(Teleborsa) -
Nulla di fatto per le principali Borse del Vecchio Continente, che continuano gli scambi sulla parità. In contro trend Piazza Affari, protagonista di una sessione in rosso, zavorrata dalle
banche. Al sell-off sul comparto bancario in scia al riaffiorare dei timori sull’impatto dell’
intelligenza artificiale, si aggiunge l'
incertezza commerciale in seguito alle nuove mosse del presidente degli Stati Uniti.
Secondo una nota della U.S. Customs and Border Protection, Washington imporrà da oggi un
dazio aggiuntivo del 10% su tutti i beni non coperti da esenzioni, utilizzando l’aliquota inizialmente annunciata da Donald Trump dopo che i suoi dazi globali sono stati respinti dalla Corte Suprema. Intanto, la
Cina ha invitato gli Usa ad
abbandonare i suoi "dazi unilaterali", indicando al contempo di essere disposta a tenere un
nuovo round di negoziati commerciali. Dal canto suo, il
Parlamento europeo ha deciso di
rinviare per la seconda volta il voto sull’intesa commerciale dello scorso anno tra Usa e Ue.

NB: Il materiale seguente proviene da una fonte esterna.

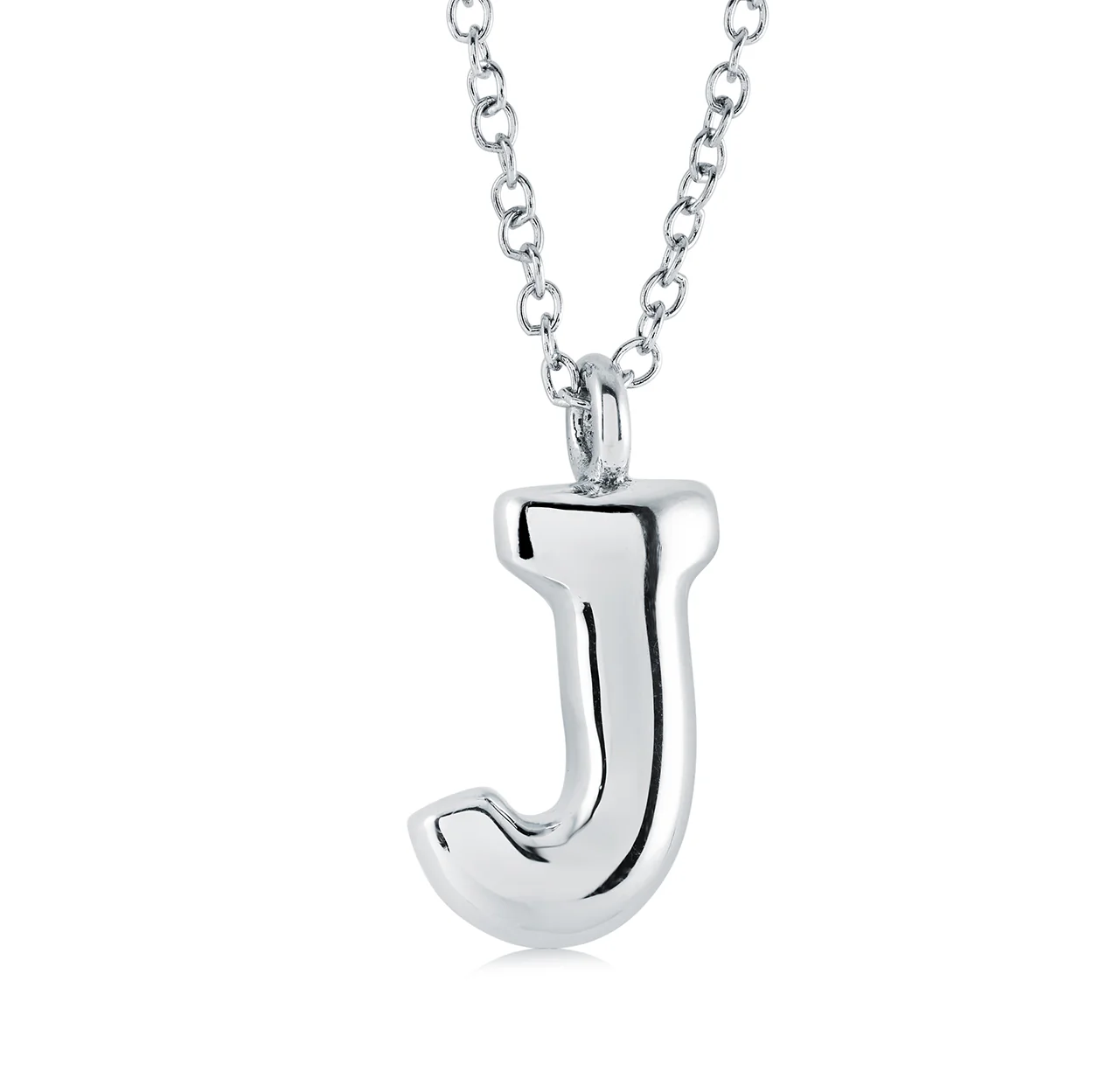 Bubble Initial Necklace - Image 34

Un po’ di sollievo è dato da
alcune trimestrali superiori alle attese. Secondo
Bank of America gli utili europei del quarto trimestre si stanno attestando leggermente al di sopra delle aspettative, ma il
quadro generale rimane fragile, con un’ampiezza debole e forti penalizzazioni di mercato per le società che non raggiungono le stime di mercato.
Sostanzialmente stabile l'
euro / dollaro USA, che continua la sessione sui livelli della vigilia e si ferma a 1,178. Scambia in retromarcia l'
oro, che scivola a 5.166,7 dollari l'oncia. Seduta sulla parità per il petrolio (Light Sweet Crude Oil), che si attesta a 66,37 dollari per barile.
Sulla parità lo
spread, che rimane a quota +60 punti base, con il rendimento del BTP decennale che si posiziona al 3,31%.

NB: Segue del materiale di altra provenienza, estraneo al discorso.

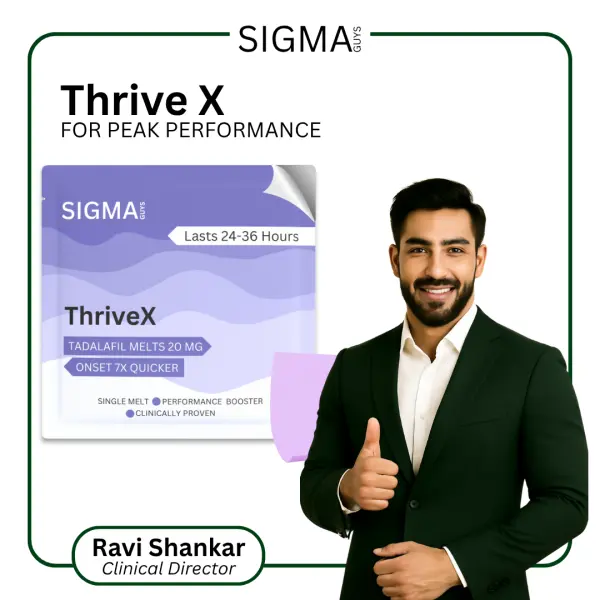 ThriveX melts oral strip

Tra gli indici di Eurolandia andamento cauto per
Francoforte, che mostra una performance pari a +0,06%, poco mosso
Londra, che mostra un -0,02%, e sostanzialmente invariato
Parigi, che riporta un moderato +0,16%.
Prevale la cautela a Piazza Affari, con il
FTSE MIB che continua la seduta con un leggero calo dello 0,36%; sulla stessa linea, in lieve calo il
FTSE Italia All-Share, che continua la giornata sotto la parità a 49.244 punti.
In moderato rialzo il
FTSE Italia Mid Cap (+0,57%); sulla stessa linea, leggermente positivo il
FTSE Italia Star (+0,64%).
Tra le
migliori azioni italiane a grande capitalizzazione, buona performance per
STMicroelectronics, che cresce del 2,47%.
Sostenuta
Telecom Italia, con un discreto guadagno del 2,32%.
Buoni spunti su
Ferrari, che mostra un ampio vantaggio del 2,24%.
Ben impostata
Stellantis, che mostra un incremento dell'1,85%.

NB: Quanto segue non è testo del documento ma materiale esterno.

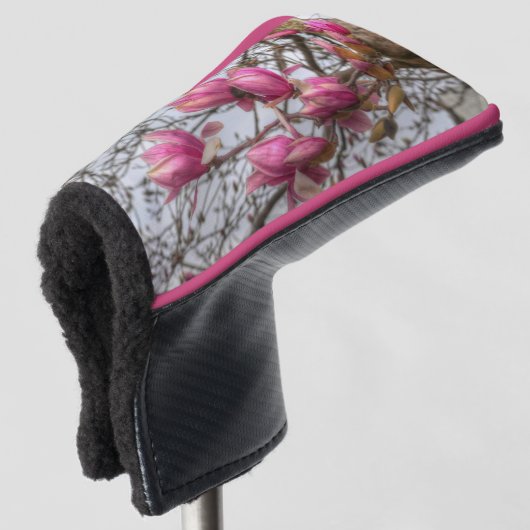 Tulip Tree Blossoms Golf Headcover (3/4 Vorderseite)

Le più forti vendite, invece, si manifestano su
BPER Banca, che prosegue le contrattazioni a -2,98%.
In rosso
Banca Popolare di Sondrio, che evidenzia un deciso ribasso del 2,61%.
Spicca la prestazione negativa di
Intesa Sanpaolo, che scende del 2,49%.
Banca MPS scende del 2,43%.
In cima alla classifica dei titoli a media capitalizzazione di Milano,
Carel Industries (+5,72%),
Avio (+4,73%),
Technoprobe (+3,68%) e
GVS (+3,16%).
Le più forti vendite, invece, si manifestano su
BFF Bank, che prosegue le contrattazioni a -2,88%.
Calo deciso per
Sesa, che segna un -1,81%.
Discesa modesta per
Reply, che cede un piccolo -1,41%.
Pensosa
Banco Desio, con un calo frazionale dello 0,99%.
Tra i dati
macroeconomici rilevanti:
Martedì 24/02/2026 15:00
USA: S&P Case-Shiller, annuale (atteso 1,3%; preced. 1,4%)
15:00
USA: Indice FHFA prezzi case, mensile (atteso 0,3%; preced. 0,6%)
16:00
USA: Scorte ingrosso, mensile (atteso 0,2%; preced. 0,2%)
16:00
USA: Fiducia consumatori, mensile (atteso 87,6 punti; preced. 84,5 punti)
Mercoledì 25/02/2026 08:00
Germania: PIL, trimestrale (atteso 0,3%; preced. 0%).